Di belahan dunia lain bulan ke-empat dalam setiap tahun, selalu menjadi bulan yang ditunggu. Apalagi bagi negara yang mempunyai empat musim. Pasalnya bulan ini menjadi penanda bahwa musim panas yang ditunggu akan segera datang, setelah setengah tahun menghadapi cuaca musim dingin yang tak karuan. Sementara di belahan negara lainnya bulan keempat ini menjadi bulan penanda masuknya musim kemarau. Jika diperhatikan lebih seksama, memang sangat terlihat kontras. Namun itulah kehidupan, disatu sisi adalah suatu keberuntungan, sementara disisi lain adalah ketidaksenangan. Dan keduanya memiliki dua POV yang berbeda.

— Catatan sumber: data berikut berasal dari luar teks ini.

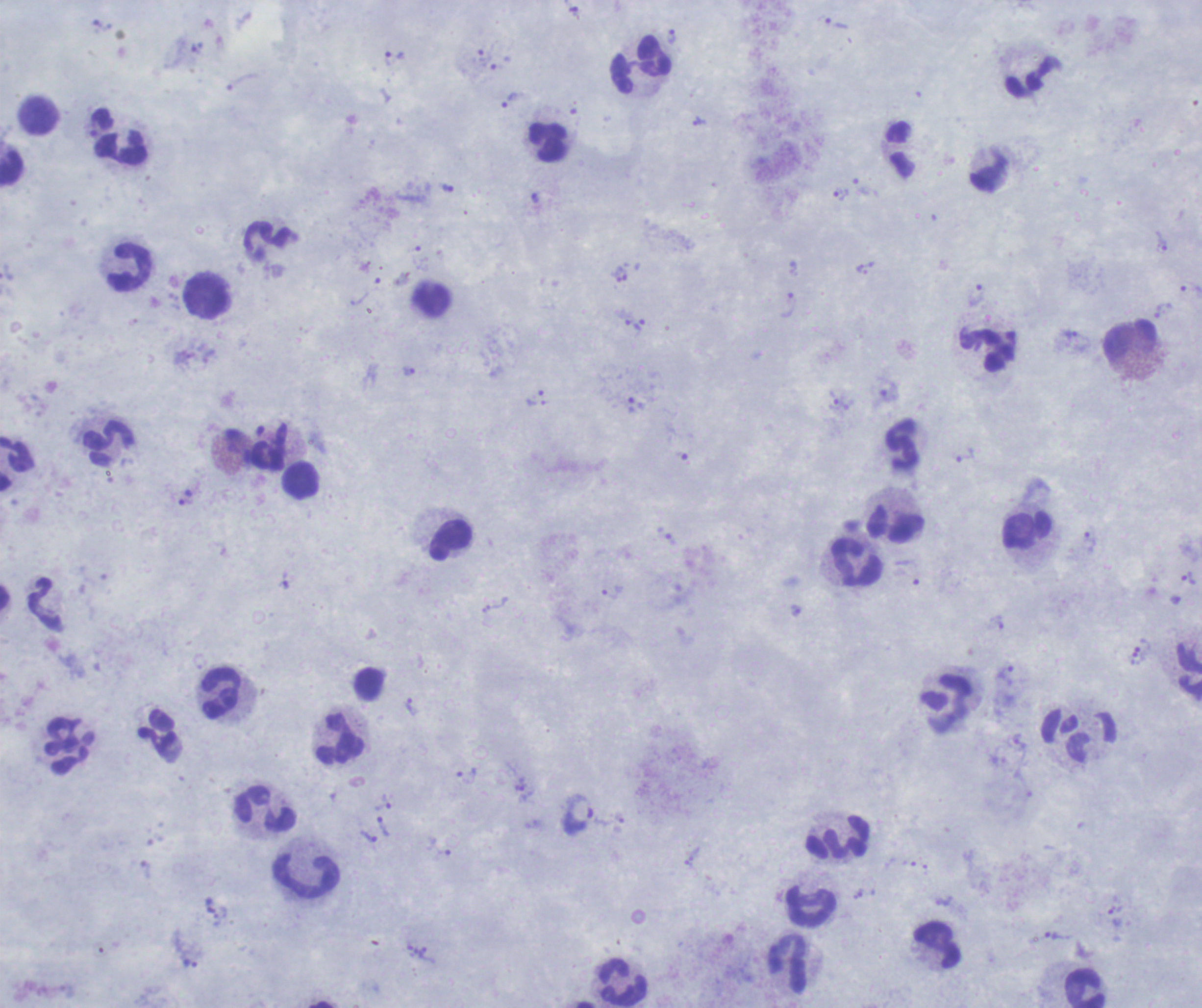

One field from this slide. Image is 1202×1008 pixels. Romanowsky-stained preparation. Thick smear of blood.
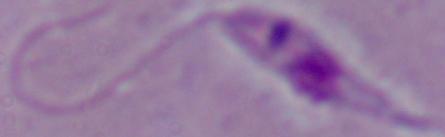
Summary:
  - Magnification: 1000x
  - Identification: Leishmania
  - Modality: micrograph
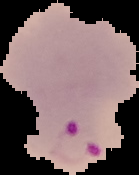

Summary:
  - Malaria status: parasitized
  - Image type: segmented cell region with the area outside set to black
  - Preparation: thin blood smear
  - Image size: 139×175 pixels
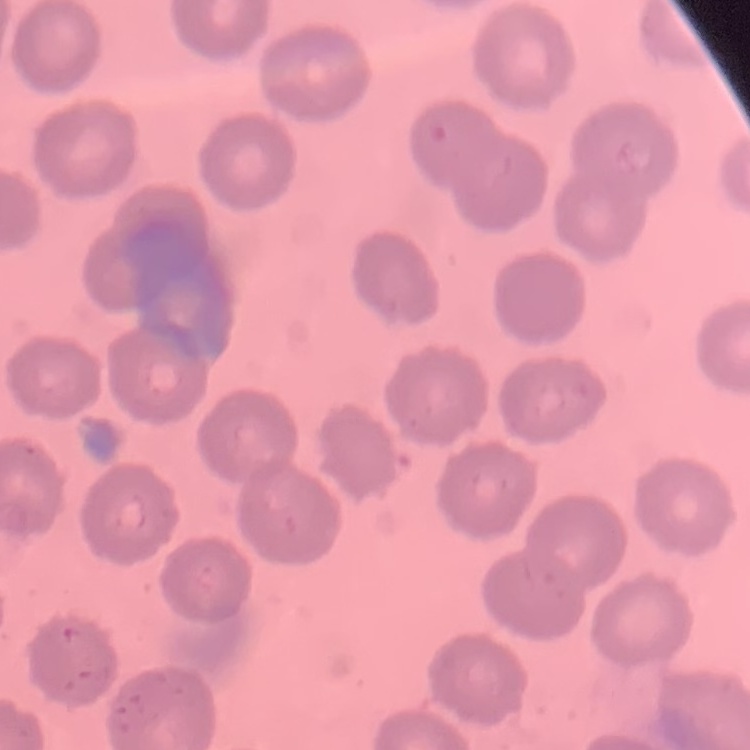

{
  "erythrocyte_morphology": "no rouleaux formation",
  "image_type": "one tile cut from a larger photomicrograph",
  "preparation": "thin blood smear",
  "stain": "Field's or Giemsa"
}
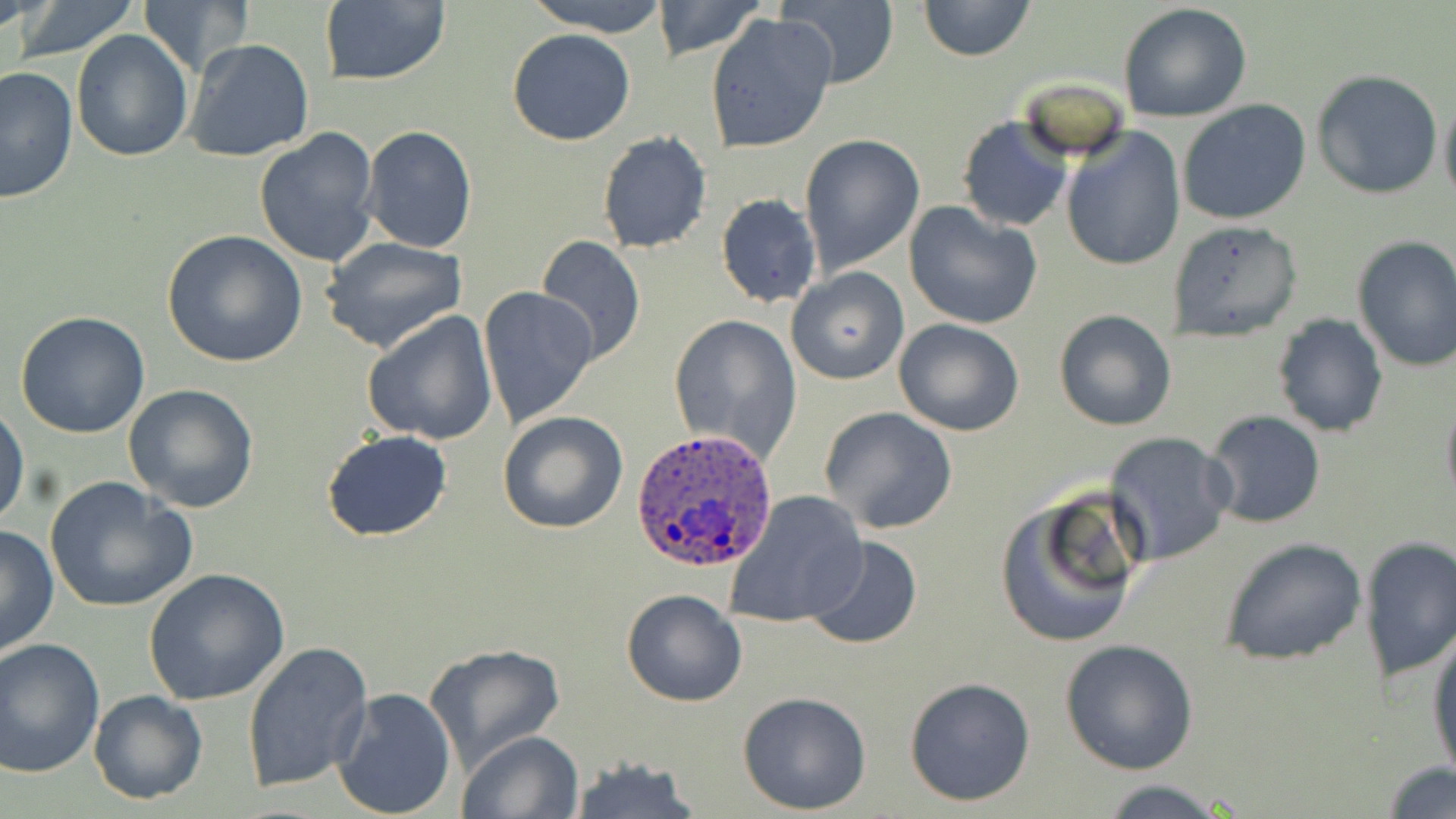

Approximate bounding boxes as (x1,y1)-(x2,y2) corner pairs in pixels. Plasmodium ovale-infected red blood cell locations: (629,429)-(778,572). Uninfected red blood cell locations: (11,0)-(145,61), (523,0)-(676,36), (650,0)-(767,60), (917,0)-(1036,63), (139,1)-(250,73), (317,1)-(453,87), (777,1)-(897,86), (1118,2)-(1254,124), (705,13)-(837,154), (507,29)-(636,146), (70,31)-(193,160), (183,38)-(316,164), (1,67)-(78,204), (1311,69)-(1444,198), (1439,90)-(1456,211), (1177,99)-(1312,225), (956,115)-(1073,233), (361,126)-(477,253), (254,127)-(380,269), (1060,128)-(1186,272), (596,132)-(712,254), (798,133)-(926,276), (708,174)-(905,301), (715,193)-(822,309), (904,200)-(1043,330), (1167,219)-(1303,342), (161,229)-(307,368), (535,234)-(646,368), (1351,235)-(1456,373), (319,236)-(470,355), (785,267)-(908,386), (478,287)-(600,431), (1052,308)-(1177,431), (360,310)-(498,447), (13,312)-(153,439), (668,312)-(803,461), (1272,313)-(1388,437), (894,318)-(1025,438), (121,383)-(261,514), (1440,391)-(1456,512), (1,403)-(27,528), (820,407)-(958,536), (1204,410)-(1326,529), (498,411)-(628,534), (322,430)-(452,542), (1104,431)-(1235,567), (44,475)-(197,615), (993,489)-(1144,648), (722,490)-(868,630), (0,523)-(59,657), (805,535)-(922,651), (1357,535)-(1456,685), (1218,536)-(1369,666), (145,567)-(290,706), (621,588)-(748,707), (1427,627)-(1456,782), (0,636)-(105,779), (1060,638)-(1201,775), (242,640)-(373,794), (423,642)-(565,772), (903,677)-(1035,806), (332,686)-(457,817), (88,689)-(209,805), (736,690)-(873,815), (458,729)-(584,819), (565,757)-(701,818), (1383,762)-(1456,817), (1090,778)-(1241,818). Slide-level diagnosis: Plasmodium ovale. Thin blood film. Image is 1456×819 pixels. Light microscopy. Single field of view. May-Grünwald-Giemsa stain. Captured at 1000x magnification.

Rupanya kedua POV ini sama halnya ketika suatu waktu saya terlibat pembahasan dengan seorang teman, mengenai alur pembicaraan ketika dalam suatu percakapan dalam WhatsApp dengan Gen-Z. Sebagai generasi milenial, saya dan beberapa teman saya selalu menjaga etika bahasa ketika dalam percakapan melalui WhatsApp. Baik dari tata bahasa, cara merespon suatu percakapan, hingga kecepatan dalam membalas suatu pesan. Bahkan disisi lain, kami pun terkadang sangat memikirkan perasaan sang lawan bicara ketika dalam suatu obrolan.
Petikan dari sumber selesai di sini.